__WORK INSTRUCTIONS__
a: Answer these questions about the post on distributed-system semantics:
(i) According to the post, are failures in a distributed system the norm or an exception?
(ii) What is RethinkDB's default setting for write acknowledgements?
(iii) What does RethinkDB's read_mode default to?
b: Extend the post on distributed-system semantics beyond its final sentence.

__PAGE__

------------------------------------------------------------

In the previous post, we introduced remote procedure calls and their use within a distributed system. In this post, we are going to dive deep into the concept of semantics - first in the context of distributed systems in general and then discuss various RPC semantics.

Semantics

We’re now going to briefly talk about one of the most important aspects in a distributed systems - semantics. What do you mean by semantics? Before we get to that, let’s talk about failures. As we all know, failures are the norm rather than an exception in a distributed system. Failures be of many forms - network, machine or even datacenters. Hence, one of the goals in designing a distributed system is for it to be fault tolerant. We would ideally want our systems to hide the failures as much as possible and be available to our users.

However, as we’ll learn later, all kinds of failures cannot be completely hidden from the user. When one of the replica goes down, you can hide that from the user but when the majority go down it can be very hard to keep the system functioning. So what happens when your system cannot handle a failure mode or has some other limitation? The idea is to expose those semantics very clearly in your APIs to your users so that they can then in turn plan for that scenario.

One such example can be found in RethinkDB docs under the write acknowledgements section which is a configuration setting that can be set by the user.

The default is majority, meaning writes will be acknowledged when a majority of (voting) replicas have confirmed their writes. The other possible option is single, meaning writes will be acknowledged when a single replica acknowledges it.

By giving this option to the user, the creators of the RethinkDB allow the users to make a tradeoff between safety and performance.

RethinkDB’s default settings prioritize safety over performance, except in one case: read_mode defaults to single rather than majority. The majority read mode requires sending a query to all of the replicas and waiting for a majority to reply, which significantly degrades performance.

Hence, by clearly laying out semantics designers of distributed systems can keep their users informed.

------------------------------------------------------------

__DATA LINES__
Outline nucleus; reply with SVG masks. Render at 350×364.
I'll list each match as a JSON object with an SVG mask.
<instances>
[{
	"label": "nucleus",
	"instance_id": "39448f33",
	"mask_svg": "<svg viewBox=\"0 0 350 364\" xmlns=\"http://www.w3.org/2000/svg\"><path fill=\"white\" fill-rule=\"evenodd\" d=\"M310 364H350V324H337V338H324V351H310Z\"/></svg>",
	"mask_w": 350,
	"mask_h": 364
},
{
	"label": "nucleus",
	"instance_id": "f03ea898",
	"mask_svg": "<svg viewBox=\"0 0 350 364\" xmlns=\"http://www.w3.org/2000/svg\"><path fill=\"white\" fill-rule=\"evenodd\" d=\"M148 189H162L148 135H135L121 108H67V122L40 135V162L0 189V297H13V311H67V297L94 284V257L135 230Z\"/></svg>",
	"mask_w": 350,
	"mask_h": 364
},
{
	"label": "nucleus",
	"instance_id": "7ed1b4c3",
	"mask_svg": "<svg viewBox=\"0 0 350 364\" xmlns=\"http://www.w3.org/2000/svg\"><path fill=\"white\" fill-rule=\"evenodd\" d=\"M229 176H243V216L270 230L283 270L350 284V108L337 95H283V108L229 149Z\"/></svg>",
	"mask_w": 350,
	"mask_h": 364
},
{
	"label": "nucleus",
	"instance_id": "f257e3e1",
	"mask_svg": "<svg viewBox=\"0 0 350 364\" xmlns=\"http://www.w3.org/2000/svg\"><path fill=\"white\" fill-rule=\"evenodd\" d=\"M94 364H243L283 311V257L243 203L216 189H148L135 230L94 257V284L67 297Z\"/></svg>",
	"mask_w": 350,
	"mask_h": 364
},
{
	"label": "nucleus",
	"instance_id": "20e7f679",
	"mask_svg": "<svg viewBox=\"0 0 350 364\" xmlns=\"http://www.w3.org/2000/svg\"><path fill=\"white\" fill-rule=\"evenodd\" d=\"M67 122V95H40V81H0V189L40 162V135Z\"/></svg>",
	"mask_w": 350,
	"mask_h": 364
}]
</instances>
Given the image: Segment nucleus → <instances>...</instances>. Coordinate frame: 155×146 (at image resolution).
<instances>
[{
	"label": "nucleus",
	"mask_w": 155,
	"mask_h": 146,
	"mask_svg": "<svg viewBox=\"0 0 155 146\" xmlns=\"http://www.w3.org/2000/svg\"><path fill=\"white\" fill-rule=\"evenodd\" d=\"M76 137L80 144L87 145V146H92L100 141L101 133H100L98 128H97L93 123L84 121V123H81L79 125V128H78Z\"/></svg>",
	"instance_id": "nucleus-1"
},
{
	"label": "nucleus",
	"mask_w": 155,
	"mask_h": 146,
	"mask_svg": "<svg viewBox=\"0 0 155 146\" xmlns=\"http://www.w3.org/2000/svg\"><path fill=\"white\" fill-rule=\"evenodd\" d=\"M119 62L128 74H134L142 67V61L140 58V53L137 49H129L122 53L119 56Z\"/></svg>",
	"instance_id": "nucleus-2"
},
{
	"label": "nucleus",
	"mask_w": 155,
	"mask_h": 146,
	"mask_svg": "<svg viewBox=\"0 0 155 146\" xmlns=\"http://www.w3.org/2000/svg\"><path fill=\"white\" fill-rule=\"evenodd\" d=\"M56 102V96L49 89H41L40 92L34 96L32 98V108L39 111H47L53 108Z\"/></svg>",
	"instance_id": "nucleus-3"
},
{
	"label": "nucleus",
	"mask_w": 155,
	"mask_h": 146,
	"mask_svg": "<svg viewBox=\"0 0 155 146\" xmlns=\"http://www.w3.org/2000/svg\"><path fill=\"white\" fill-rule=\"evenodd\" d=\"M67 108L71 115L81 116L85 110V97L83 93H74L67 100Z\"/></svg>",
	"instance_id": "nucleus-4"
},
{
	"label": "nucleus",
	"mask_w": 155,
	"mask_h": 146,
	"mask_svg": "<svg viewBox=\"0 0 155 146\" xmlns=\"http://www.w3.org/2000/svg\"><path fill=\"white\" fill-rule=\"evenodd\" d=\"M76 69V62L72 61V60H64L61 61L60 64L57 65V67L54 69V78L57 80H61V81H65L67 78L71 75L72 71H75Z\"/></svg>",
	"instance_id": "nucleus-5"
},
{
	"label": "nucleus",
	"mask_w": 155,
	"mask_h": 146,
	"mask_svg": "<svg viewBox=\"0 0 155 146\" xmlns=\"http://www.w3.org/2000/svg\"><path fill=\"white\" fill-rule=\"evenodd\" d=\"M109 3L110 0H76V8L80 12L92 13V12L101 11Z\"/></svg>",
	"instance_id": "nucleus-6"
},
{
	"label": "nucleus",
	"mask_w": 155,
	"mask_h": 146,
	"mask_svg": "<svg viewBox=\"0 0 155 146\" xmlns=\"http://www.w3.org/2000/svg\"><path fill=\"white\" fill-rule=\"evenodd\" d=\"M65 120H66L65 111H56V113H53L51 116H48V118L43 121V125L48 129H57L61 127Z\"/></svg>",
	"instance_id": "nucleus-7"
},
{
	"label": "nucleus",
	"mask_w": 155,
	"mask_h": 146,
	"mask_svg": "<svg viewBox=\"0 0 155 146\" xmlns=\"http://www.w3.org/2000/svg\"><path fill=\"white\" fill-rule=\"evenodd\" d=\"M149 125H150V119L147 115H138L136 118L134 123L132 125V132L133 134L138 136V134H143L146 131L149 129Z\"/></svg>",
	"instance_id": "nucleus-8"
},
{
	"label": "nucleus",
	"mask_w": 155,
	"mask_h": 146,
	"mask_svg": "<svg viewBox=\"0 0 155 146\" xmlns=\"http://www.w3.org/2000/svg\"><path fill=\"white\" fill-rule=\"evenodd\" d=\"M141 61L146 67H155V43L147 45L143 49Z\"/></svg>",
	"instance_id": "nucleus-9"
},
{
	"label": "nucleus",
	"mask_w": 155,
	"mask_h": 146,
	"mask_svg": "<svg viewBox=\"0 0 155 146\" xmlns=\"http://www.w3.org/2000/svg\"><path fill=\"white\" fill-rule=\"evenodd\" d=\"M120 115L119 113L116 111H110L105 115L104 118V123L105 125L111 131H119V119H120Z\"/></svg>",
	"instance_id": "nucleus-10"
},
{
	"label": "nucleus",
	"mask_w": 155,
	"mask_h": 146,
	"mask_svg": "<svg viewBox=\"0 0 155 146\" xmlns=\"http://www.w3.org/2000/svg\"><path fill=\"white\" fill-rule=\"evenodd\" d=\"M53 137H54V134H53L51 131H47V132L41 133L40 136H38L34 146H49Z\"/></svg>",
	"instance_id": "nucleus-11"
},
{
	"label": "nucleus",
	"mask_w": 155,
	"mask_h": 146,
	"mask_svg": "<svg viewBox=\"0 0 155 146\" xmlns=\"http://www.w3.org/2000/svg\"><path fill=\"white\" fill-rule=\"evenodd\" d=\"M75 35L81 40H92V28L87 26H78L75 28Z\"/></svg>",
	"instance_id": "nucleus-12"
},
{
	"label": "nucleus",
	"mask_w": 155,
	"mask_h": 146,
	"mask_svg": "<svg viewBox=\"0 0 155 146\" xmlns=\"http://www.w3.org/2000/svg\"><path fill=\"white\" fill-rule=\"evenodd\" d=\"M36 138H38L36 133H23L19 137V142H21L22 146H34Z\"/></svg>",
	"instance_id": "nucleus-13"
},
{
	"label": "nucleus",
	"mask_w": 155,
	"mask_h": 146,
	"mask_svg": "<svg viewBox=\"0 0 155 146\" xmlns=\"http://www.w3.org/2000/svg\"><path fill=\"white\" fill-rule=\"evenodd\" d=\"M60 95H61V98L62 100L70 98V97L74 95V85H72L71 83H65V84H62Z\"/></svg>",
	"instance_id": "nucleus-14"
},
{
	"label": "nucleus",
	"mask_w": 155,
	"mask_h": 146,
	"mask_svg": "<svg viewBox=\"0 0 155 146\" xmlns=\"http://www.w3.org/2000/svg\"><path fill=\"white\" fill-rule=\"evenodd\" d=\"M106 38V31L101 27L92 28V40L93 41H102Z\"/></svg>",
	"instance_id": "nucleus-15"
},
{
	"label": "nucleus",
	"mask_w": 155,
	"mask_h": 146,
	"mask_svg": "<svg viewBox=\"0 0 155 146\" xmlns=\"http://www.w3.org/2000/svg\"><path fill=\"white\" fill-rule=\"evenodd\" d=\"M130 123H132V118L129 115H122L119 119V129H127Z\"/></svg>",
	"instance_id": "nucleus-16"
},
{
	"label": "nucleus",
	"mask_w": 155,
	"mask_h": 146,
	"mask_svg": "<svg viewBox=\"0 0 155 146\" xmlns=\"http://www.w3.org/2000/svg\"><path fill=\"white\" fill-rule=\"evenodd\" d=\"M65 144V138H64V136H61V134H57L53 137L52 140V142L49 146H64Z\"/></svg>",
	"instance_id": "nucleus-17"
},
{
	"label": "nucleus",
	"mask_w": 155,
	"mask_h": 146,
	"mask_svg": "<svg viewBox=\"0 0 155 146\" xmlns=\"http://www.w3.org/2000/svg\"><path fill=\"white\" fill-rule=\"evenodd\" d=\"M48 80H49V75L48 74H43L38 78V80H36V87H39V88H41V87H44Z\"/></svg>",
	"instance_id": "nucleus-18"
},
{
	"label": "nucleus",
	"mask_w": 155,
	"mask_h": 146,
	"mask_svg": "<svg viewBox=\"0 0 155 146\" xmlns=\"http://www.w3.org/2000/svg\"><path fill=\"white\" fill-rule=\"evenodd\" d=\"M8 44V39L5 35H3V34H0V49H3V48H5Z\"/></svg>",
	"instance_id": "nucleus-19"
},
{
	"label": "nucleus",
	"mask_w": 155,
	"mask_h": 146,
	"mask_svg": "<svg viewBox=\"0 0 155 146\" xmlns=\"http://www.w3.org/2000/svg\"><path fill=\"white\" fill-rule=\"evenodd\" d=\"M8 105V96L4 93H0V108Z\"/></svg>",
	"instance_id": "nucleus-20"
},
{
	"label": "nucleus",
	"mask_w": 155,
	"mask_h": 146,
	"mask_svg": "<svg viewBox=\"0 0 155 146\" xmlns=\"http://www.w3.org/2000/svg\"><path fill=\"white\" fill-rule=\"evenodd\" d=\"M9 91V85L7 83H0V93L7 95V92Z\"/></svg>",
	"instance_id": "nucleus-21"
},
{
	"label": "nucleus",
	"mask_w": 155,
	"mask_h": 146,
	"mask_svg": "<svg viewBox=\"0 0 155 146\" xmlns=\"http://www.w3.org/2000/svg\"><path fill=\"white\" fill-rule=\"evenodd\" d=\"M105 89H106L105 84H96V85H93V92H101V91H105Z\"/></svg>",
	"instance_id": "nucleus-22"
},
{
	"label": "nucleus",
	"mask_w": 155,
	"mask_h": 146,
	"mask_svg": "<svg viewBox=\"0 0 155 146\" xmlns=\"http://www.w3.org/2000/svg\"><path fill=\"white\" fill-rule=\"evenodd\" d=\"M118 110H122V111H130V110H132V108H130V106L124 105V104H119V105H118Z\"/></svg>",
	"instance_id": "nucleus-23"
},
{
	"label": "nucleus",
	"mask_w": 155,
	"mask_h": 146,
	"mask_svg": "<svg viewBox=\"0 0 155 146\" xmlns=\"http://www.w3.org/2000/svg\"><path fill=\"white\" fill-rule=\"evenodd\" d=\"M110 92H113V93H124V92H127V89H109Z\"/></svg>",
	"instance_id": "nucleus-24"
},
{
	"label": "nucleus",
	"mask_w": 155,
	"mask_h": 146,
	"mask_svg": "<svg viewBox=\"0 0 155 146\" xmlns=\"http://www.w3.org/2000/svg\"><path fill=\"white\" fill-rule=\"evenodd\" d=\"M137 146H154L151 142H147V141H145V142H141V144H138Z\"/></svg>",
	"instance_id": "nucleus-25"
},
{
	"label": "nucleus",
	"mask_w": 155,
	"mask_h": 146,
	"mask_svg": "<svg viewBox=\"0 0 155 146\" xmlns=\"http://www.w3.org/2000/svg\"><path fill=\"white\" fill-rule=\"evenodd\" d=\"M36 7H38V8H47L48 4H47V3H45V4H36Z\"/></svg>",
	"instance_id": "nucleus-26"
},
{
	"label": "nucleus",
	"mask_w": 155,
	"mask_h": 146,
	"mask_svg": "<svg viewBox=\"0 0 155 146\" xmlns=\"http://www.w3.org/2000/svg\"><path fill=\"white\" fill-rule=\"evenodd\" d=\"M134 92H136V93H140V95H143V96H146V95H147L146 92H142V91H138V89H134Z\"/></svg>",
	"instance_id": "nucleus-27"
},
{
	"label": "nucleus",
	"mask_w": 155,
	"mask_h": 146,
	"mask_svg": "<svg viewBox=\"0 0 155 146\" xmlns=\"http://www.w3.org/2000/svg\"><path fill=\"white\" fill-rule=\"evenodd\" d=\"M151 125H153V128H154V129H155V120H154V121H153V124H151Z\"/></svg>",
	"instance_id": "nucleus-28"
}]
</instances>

------------------------------------------------------------

__OUTPUTS__
a:
(i) The norm
(ii) Majority
(iii) Single

b:
RPCs Semantics

With that out of the way, let’s see how what kind of semantics are exposed by RPCs. One very important point to consider is that since RPCs are the building blocks of distributed systems, the semantics dictated by RPCs bubble up to higher layers and affect the design of a distributed system.

In the previous post we took at look at one of the key design goals of an RPC system.

Make the process of executing code on a remote machine as simple and straight-forward as calling a local function.

Surely this is a very worthwhile goal to pursue. Having a model that works similar to the local environment helps programmers in reasoning easily about the program and makes it easier to build distributed systems application. But the question remains that how far do RPCs systems generally come in achieveing this goal. How similar are they to LPCs (Local Procedure Calls) and to what extent does it the free the programmer from the mental overhead of thinking about communication in a distributed system?

Let’s say you are writing a program and decide to make a local procedure call. In this case two things can happen -

  1. The call returns which means that either procedure was successful or it met with an exception.
  2. The call didn’t return which means that it got stuck in an infinite loop and it didn’t complete. In this case, the call was not successful.

In both these cases, the final state of the system is clearly known and is easy to reason about. In our day-to-day work we deal with each scenarios multiple times and by now have become well equipped to deal with them.

When communicating over a network, things are not this straightforward. Consider the case when the programmer makes a remote procedure call. When the call returns, you know that the call succeeded - it’s all fine and dandy. However, when the call fails then are multiple scenarios that could’ve happened -

  1. The call didn’t reach the server.
  2. The call was executed but mid-way the server crashed.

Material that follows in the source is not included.